B. Is the New Evidence admissible?

[26] The New Evidence submitted by the Applicant was not before the Officer. The general rule is that evidentiary record before this Court on judicial review of an administrative decision is restricted to the evidentiary record that was before the administrative decision-maker (Association of Universities and Colleges of Canada v Canadian Copyright Licensing Agency (Access Copyright), 2012 FCA 22 at para 19 [Access Copyright]). While there are exceptions to the general rule (Access Copyright at para 20), I do not find that they apply to the New Evidence.

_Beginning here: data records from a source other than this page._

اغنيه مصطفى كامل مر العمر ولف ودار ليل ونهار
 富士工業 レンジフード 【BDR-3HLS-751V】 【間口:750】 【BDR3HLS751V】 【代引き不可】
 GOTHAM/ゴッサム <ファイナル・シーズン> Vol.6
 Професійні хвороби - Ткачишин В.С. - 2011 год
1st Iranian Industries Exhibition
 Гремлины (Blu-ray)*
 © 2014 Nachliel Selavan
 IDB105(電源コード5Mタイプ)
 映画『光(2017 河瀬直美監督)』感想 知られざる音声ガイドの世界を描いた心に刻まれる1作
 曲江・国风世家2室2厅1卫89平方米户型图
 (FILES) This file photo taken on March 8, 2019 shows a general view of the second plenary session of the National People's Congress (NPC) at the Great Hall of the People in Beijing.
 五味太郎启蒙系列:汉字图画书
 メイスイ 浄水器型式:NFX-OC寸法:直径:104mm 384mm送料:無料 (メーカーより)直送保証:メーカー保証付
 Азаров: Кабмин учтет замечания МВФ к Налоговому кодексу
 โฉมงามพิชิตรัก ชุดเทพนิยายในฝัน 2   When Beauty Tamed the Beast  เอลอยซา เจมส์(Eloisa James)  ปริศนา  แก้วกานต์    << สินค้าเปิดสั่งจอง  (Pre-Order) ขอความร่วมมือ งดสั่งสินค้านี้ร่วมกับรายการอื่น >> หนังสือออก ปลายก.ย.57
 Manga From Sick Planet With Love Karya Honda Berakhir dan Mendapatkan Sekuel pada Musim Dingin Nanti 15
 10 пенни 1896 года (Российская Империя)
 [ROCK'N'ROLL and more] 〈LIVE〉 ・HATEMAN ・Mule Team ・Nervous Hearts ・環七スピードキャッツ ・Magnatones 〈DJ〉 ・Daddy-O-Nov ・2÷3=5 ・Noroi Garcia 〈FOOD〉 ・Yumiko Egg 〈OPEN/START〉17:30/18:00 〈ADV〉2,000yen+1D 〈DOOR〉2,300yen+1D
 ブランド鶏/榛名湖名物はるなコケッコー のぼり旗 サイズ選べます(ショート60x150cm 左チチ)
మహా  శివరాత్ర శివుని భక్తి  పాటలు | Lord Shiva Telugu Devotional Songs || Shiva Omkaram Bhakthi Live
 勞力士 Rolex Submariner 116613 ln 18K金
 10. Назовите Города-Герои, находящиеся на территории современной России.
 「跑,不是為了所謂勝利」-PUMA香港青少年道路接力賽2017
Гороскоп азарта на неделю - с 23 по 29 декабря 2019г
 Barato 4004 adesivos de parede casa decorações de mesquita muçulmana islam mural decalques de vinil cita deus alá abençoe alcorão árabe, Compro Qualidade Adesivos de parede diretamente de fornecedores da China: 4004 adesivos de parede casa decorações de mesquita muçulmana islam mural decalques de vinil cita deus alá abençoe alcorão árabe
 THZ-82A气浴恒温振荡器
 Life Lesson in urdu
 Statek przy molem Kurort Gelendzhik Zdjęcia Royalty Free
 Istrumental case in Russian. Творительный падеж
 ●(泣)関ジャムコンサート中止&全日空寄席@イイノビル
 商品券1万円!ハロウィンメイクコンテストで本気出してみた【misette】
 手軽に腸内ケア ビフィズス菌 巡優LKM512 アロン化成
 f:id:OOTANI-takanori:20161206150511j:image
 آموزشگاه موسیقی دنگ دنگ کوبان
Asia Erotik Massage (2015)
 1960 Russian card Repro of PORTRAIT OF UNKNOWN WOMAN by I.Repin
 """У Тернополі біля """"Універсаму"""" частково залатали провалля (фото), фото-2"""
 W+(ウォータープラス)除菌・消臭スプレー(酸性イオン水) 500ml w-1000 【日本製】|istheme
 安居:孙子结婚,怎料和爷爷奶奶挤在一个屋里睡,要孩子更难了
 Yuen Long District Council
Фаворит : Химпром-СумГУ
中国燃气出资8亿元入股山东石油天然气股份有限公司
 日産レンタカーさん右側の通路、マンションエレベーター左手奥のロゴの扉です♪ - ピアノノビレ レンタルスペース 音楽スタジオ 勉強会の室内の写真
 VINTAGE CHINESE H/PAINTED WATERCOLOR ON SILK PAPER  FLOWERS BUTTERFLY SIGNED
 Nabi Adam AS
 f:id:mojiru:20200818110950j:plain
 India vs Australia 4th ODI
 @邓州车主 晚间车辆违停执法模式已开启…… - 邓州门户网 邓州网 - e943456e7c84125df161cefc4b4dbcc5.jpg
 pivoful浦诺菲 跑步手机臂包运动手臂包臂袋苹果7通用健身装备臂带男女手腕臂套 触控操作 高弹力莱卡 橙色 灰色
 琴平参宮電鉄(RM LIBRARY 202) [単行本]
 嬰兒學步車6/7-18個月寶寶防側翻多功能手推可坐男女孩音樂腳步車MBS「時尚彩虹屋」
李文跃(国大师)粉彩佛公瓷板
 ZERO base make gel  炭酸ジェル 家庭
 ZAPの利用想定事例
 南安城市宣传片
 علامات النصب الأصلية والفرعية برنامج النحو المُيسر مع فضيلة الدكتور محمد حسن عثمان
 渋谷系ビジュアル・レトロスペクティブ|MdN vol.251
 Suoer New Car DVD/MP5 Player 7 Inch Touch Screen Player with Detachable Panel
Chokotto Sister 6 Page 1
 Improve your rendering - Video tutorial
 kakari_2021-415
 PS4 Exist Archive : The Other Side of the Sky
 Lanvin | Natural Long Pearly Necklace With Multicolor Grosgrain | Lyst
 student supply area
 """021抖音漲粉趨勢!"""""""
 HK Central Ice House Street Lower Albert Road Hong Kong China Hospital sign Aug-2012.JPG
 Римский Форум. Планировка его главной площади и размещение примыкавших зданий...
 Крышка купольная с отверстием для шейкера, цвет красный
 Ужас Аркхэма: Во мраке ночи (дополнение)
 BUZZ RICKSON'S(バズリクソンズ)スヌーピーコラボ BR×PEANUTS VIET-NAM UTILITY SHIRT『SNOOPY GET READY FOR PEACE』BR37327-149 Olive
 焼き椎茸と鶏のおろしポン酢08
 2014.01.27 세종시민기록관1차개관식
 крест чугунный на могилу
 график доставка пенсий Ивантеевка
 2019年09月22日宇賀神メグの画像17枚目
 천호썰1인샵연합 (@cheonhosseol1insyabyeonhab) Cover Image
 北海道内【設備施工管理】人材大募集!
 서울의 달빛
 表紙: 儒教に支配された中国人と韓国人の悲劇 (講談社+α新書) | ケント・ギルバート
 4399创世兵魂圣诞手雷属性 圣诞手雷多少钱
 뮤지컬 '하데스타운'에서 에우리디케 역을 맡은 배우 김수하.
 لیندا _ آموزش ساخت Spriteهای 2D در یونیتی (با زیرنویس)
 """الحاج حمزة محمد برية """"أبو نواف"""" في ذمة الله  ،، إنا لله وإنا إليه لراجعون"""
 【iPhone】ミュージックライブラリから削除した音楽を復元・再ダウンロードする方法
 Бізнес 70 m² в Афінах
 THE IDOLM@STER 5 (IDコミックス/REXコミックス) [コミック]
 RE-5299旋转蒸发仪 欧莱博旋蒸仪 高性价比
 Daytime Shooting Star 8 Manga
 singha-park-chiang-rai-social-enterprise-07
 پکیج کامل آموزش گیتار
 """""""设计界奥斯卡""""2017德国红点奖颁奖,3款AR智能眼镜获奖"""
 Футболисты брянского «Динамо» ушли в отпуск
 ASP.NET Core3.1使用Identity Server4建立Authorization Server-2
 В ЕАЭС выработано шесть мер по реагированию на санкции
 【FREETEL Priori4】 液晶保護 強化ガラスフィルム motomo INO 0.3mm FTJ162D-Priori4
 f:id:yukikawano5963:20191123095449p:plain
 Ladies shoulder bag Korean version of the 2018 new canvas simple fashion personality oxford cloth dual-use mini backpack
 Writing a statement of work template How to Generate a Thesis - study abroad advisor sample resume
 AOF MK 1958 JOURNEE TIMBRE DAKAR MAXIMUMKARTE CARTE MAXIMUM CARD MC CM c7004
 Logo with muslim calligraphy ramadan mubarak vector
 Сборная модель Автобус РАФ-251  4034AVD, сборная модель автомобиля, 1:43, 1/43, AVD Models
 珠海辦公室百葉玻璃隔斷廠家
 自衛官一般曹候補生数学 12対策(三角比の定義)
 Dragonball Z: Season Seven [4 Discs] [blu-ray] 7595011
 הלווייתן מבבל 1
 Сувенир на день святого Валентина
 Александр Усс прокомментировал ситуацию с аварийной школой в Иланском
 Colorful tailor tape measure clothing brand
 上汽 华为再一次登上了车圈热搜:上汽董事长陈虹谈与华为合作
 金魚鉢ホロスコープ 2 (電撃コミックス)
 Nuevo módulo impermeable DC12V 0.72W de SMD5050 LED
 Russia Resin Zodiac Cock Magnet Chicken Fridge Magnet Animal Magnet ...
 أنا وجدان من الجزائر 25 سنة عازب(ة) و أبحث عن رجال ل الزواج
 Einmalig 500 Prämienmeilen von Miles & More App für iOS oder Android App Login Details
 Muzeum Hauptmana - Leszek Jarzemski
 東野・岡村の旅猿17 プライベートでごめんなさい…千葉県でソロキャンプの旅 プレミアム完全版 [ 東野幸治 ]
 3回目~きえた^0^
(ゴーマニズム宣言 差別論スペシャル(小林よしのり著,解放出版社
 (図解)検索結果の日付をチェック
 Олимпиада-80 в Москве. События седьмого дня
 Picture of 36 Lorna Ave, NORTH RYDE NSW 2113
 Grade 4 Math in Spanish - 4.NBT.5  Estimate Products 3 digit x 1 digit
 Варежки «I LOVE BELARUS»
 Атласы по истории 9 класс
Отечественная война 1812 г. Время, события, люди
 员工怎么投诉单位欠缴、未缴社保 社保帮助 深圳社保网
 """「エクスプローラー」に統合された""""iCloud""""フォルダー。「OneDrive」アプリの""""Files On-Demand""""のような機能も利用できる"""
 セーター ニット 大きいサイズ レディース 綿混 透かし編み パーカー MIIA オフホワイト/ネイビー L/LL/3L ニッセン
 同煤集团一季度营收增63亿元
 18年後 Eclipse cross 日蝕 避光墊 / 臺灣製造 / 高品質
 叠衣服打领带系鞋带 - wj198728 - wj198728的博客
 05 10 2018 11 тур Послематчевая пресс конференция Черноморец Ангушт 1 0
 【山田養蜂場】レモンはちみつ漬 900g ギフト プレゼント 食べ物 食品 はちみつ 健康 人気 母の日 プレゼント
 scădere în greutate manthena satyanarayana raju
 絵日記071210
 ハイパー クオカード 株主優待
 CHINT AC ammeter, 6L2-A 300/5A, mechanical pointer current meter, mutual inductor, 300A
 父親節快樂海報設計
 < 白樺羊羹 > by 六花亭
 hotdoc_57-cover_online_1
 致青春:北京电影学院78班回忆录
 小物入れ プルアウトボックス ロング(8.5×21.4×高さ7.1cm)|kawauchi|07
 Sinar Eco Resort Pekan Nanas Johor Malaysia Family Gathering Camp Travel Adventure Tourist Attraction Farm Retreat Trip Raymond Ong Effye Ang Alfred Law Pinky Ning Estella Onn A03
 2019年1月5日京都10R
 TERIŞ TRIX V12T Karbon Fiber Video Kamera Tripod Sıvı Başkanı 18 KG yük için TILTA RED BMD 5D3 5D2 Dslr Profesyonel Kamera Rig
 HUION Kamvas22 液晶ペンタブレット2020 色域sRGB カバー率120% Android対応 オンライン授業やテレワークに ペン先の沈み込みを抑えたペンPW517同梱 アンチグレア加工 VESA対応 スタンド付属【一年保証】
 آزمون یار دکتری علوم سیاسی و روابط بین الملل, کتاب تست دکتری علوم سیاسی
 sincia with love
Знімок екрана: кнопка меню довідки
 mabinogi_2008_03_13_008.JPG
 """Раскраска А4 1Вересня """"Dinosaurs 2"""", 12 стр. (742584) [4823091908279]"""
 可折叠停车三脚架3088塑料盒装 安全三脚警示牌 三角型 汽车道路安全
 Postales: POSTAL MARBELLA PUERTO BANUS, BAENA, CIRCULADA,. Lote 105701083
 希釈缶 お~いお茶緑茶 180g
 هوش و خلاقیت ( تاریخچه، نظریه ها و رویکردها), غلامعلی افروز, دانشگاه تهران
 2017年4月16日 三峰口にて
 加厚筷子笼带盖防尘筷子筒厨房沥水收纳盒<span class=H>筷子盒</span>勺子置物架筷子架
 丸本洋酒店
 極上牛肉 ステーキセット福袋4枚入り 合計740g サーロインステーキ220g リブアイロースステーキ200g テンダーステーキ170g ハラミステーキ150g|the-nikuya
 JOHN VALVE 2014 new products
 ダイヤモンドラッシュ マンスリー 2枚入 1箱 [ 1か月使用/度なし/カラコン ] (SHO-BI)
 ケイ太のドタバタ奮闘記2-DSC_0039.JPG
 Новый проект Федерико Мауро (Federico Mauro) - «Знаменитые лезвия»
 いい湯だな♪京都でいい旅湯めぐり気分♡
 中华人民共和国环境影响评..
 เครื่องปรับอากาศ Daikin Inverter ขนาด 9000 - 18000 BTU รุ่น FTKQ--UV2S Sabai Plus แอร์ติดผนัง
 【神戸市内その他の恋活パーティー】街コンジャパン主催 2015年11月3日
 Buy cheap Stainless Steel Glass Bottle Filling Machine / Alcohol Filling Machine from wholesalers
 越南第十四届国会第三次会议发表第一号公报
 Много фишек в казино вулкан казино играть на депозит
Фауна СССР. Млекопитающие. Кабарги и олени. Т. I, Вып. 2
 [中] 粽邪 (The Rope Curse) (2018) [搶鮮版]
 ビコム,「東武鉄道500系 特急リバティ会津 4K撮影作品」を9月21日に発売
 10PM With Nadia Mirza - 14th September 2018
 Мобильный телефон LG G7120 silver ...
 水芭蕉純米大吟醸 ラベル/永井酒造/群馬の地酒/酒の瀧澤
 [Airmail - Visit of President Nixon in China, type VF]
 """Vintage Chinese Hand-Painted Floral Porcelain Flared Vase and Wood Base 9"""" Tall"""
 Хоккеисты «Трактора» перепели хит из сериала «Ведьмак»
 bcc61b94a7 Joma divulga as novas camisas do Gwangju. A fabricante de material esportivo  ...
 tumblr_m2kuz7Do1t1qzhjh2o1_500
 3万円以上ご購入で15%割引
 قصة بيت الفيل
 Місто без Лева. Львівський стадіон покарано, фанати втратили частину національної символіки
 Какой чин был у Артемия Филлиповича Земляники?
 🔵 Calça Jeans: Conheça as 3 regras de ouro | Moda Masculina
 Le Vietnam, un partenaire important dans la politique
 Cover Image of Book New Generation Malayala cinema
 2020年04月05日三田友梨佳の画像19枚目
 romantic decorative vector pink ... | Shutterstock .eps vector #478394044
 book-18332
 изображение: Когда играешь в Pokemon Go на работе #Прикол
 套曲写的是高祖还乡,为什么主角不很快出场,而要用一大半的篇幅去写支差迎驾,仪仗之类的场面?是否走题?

[27] Placing aside the Applicant’s comments on the Officer’s decision, the New Affidavit and the two support letters speak to the issues that were raised in the original affidavit before the Officer but in greater detail. The alleged events all took place prior to the Decision. The Applicant states that the two support letters, one from her maternal grandfather and another from her father’s cousin, were provided at this stage because of the Applicant’s possible deportation. The deportation order, however, was issued prior to the filing of the PRRA Application and over fourteen months prior to the Decision.

[28] The New Affidavit states that the support letters speak to “persecution, forced marriage, and violence due to my religious and political beliefs”. While the support letters do speak to the issue of forced marriage, they do not address the Applicant’s Christianity or perceived political beliefs. In any event, the information contained in the two support letters does not post-date the Decision.

[29] The New Affidavit also contains argumentation, additional information, and efforts to draw legal conclusions. The New Affidavit purports to review the Officer’s decision and determine that it was “unreasonable”. This is not an acceptable use of an affidavit on judicial review.

[30] For these reasons, I find the New Affidavit and its associated exhibits are not admissible.

C. (i) Did the Officer render an unreasonable decision with respect to the Applicant’s fear of religious persecution?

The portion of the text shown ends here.